Passage shown —
NOt possible untill they come out with a module to fight with poverty as poverty in india is wide spread [ between the period 1993-94 and 2004–05, states that 77% of Indians live on less than  20rs a day (about $0.50 per day)] dont know much about the recent conditions but i am sure things may have changed

They will be confused ...investing billions behind a space craft or to poor people ? What ever they will choose to invest in Half of money Will be consumed by the corrupted people 



digit.sh said:


> I shall celebrate only after we have a mature home grown cryogenic engine.
> 
> 
> 
> ...




Cryogenic Engine Failure  April 18, 2010

On Saturday, May 12, 2012 ISRO carried out the first test of the the indigenous cryogenic engine since the failure of the engine on April 15, 2010 during the launch of GSLV D-3.

The engine was tested at the Liquid Propulsion Systems Centre (LPSC) at Mahendragiri for 200 seconds.


Following the successful test, ISRO chief K Radhakrishnan told reporters that the engine would undergo another two tests, including endurance test of 1, 000 seconds and vacuum ignition test.



Indian Cryogenic Engine Second Test Flight

ISRO's CUS will be tested for the second time in June 2013 on GSLV D-5 carrying GSAT-14.


----------



## RCuber (Apr 12, 2013)

People at ISRO are Scientist, don't compare ISRO to a bunch of companies trying to make some buck selling Chinese cr@p.


----------



## ico (Apr 12, 2013)

digit.sh said:


> I shall celebrate only after we have a mature home grown cryogenic engine.
> 
> 
> 
> ...


Successful ignition of indigenous cryogenic engine - The Hindu

We're close.

Objective —
Using the forum thread on India's cryogenic engine above, answer each question below briefly.
1. During the launch of which vehicle did the engine fail on April 15, 2010?
2. At which facility was the engine tested on May 12, 2012, and for how long?
3. On which vehicle, carrying which satellite, was the CUS to be tested for the second time in June 2013?

Recorded data —
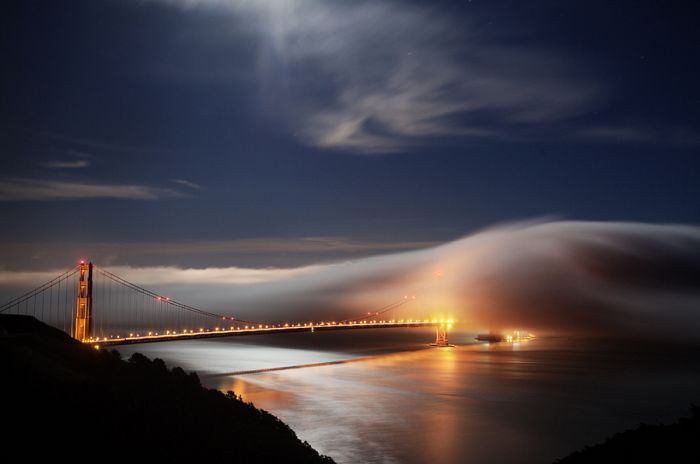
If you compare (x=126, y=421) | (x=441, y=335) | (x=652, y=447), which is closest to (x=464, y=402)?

Solution for this task —
1. GSLV D-3
2. At the Liquid Propulsion Systems Centre (LPSC) at Mahendragiri, for 200 seconds
3. On GSLV D-5, carrying GSAT-14